┌────────

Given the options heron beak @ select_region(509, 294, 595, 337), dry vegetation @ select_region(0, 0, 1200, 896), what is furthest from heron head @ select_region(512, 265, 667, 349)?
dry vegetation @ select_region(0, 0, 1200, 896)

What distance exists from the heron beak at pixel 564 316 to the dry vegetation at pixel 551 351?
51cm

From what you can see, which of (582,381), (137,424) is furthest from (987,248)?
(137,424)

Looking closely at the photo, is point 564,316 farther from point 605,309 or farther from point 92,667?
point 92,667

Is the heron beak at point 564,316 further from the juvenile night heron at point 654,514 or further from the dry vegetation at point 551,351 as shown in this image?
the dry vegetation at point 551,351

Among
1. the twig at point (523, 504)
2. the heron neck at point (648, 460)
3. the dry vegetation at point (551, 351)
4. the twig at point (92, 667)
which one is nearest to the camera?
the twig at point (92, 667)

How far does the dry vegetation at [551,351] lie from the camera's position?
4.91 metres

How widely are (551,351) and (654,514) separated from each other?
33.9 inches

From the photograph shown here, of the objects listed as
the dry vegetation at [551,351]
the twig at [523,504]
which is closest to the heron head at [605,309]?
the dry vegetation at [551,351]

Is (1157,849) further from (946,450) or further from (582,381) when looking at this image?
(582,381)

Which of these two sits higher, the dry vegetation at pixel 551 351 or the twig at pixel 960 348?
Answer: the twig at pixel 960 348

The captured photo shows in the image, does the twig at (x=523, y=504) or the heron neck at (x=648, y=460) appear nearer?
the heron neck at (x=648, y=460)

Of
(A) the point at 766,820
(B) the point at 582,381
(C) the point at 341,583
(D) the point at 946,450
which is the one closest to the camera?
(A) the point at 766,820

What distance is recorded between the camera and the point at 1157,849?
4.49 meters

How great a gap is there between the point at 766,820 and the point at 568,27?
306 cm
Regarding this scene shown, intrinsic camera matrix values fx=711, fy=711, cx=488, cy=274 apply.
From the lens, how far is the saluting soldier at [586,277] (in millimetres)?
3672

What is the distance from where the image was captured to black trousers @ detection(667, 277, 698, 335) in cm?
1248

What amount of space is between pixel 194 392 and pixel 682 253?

└────────

PROMPT:
Reproduce every entry above word for word, with no changes.

TASK SOLUTION:
Given the options heron beak @ select_region(509, 294, 595, 337), dry vegetation @ select_region(0, 0, 1200, 896), what is furthest from heron head @ select_region(512, 265, 667, 349)?
dry vegetation @ select_region(0, 0, 1200, 896)

What distance exists from the heron beak at pixel 564 316 to the dry vegetation at pixel 551 351?
51cm

From what you can see, which of (582,381), (137,424) is furthest from (987,248)?
(137,424)

Looking closely at the photo, is point 564,316 farther from point 605,309 or farther from point 92,667?
point 92,667

Is the heron beak at point 564,316 further from the juvenile night heron at point 654,514 or further from the dry vegetation at point 551,351 as shown in this image?
the dry vegetation at point 551,351

Among
1. the twig at point (523, 504)
2. the heron neck at point (648, 460)
3. the dry vegetation at point (551, 351)
4. the twig at point (92, 667)
which one is nearest to the camera?
the twig at point (92, 667)

How far does the dry vegetation at [551,351] lie from the camera's position?
4.91 metres

How widely are (551,351) and (654,514) separated from each other?
33.9 inches

From the photograph shown here, of the objects listed as
the dry vegetation at [551,351]
the twig at [523,504]
which is closest to the heron head at [605,309]?
the dry vegetation at [551,351]

Is (1157,849) further from (946,450) or further from (582,381) when looking at this image?
(582,381)

Which of these two sits higher, the dry vegetation at pixel 551 351 or the twig at pixel 960 348?
Answer: the twig at pixel 960 348

The captured photo shows in the image, does the twig at (x=523, y=504) or the heron neck at (x=648, y=460) appear nearer?
the heron neck at (x=648, y=460)

Of
(A) the point at 766,820
(B) the point at 582,381
(C) the point at 341,583
(D) the point at 946,450
which is the one closest to the camera?
(A) the point at 766,820

What distance is recorded between the camera and the point at 1157,849?
4.49 meters

How great a gap is there between the point at 766,820 and the point at 568,27?
306 cm
Regarding this scene shown, intrinsic camera matrix values fx=711, fy=711, cx=488, cy=274 apply.
From the lens, how far is the saluting soldier at [586,277] (in millimetres)?
3672

What is the distance from where the image was captured to black trousers @ detection(667, 277, 698, 335) in cm?
1248

What amount of space is between pixel 194 392 and pixel 682 253?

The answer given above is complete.